If 'The New Weird' means anything - and meaningful definitions are hard to come by - it appears to mean a form of hyper-romantic fantasy that draws at will on urban fantasy, dark fantasy, SF, horror, noir and thriller elements. Its direct ancestors include Michael Moorcock, Angela Carter and, even more pertinently, M. John Harrison, whose 'Viriconium' stories are the template for 'Veniss' and similar work by other writers - notably China Mieville. More generally, this is fleshy fantasy, post-Cronenberg, post-Barker, post-Gaiman.
This makes 'Veniss' sound more attractive than it is. In practice, VanderMeer lacks the imagination of the writers mentioned, and especially Harrison's acute feel for tone, essential when dealing with deliberately mannered prose. The brief opening section of the book is quite horribly overwritten; almost a textbook example of how to alienate a reader by being simultaneously pretentious, obscure and coy. I almost abandoned the book at this point. I wonder how many readers have never progressed further?
The second and third sections are more lucidly written, but what emerges, disappointingly, is a standard fantasy narrative, loosely derived from the classical myth of Orpheus's descent into the underworld. VanderMeer packs a great deal of hectic incident and implication into a relatively small space, but as a result much of what happens feels underexplained, unmotivated and repetitious - as though 'weirdness' (and a very adolescent, Dali-Bosch idea of weirdness) for its own sake was the governing aesthetic.

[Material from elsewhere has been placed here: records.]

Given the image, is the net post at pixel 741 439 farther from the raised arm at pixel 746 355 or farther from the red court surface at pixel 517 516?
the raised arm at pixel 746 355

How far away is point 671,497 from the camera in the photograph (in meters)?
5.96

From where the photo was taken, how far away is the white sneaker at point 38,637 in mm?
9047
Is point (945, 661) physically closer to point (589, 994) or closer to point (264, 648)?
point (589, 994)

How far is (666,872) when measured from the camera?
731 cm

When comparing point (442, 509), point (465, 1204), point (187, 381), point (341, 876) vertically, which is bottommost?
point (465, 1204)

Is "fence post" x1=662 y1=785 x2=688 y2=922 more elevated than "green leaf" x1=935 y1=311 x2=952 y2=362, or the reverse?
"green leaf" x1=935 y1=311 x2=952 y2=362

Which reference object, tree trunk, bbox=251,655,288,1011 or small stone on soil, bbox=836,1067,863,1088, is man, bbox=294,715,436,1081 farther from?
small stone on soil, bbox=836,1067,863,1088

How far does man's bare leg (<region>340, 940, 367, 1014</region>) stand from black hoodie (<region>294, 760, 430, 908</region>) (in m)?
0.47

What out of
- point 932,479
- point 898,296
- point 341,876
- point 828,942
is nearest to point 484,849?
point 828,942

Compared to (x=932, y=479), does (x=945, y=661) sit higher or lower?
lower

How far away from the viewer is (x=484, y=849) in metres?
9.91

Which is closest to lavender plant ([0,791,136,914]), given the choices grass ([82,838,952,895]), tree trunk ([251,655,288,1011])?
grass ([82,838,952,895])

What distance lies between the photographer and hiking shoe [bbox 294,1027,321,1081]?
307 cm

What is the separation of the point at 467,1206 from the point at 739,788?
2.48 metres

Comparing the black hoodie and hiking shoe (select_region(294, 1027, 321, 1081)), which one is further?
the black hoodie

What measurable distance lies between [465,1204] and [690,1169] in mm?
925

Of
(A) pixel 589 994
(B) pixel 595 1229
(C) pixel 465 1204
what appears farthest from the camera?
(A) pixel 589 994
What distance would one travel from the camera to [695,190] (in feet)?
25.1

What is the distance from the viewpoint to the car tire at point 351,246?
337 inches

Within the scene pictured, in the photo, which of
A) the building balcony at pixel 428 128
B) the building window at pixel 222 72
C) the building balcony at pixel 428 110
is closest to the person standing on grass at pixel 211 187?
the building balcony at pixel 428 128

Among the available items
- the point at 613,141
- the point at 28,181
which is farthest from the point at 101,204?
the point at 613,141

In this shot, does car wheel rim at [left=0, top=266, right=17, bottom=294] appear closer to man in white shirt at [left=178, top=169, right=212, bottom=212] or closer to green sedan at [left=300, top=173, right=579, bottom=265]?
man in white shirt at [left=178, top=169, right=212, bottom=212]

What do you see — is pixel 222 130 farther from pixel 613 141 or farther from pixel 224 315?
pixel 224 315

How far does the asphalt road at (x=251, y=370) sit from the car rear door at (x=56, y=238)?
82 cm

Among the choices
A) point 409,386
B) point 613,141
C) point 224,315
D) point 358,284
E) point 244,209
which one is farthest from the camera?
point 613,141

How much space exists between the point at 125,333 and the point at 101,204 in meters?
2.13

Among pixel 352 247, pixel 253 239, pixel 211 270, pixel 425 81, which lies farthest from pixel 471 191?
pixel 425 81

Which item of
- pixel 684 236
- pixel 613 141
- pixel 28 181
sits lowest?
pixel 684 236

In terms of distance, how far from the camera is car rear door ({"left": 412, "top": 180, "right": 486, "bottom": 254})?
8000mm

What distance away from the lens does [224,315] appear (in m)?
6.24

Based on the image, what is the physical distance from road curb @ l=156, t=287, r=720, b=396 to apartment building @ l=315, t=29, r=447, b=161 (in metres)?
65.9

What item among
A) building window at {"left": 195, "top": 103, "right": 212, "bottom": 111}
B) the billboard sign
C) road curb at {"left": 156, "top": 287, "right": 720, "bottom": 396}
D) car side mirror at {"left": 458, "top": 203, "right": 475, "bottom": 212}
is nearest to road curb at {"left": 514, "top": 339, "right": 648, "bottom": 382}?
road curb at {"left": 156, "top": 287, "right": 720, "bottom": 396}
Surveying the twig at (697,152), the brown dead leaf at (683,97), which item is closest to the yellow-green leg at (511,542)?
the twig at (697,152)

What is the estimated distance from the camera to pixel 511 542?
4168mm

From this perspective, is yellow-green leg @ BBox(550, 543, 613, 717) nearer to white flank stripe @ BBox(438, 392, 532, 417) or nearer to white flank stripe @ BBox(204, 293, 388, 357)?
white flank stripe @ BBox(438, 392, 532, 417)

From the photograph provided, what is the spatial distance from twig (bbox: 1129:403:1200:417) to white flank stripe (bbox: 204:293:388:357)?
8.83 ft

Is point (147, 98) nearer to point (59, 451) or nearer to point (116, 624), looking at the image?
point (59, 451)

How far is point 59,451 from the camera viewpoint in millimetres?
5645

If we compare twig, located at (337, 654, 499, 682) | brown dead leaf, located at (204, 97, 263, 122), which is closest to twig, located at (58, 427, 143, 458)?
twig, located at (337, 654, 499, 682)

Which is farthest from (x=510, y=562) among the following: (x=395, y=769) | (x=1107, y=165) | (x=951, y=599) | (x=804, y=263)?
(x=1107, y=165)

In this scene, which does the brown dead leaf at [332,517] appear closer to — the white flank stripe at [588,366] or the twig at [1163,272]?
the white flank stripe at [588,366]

This borrowed visual imagination means that VanderMeer's Veniss never makes an indelible impression, resembling as it does too many similar creations in familiar films and books. The emotional temperature too is operatically overwrought throughout, as though the fate of the universe were at stake, but the characters are so thinly imagined that it's never clear why we should care about them.
I understand that VanderMeer has written better elsewhere, but 'Veniss Underground' left me with little enthusiasm to investigate further.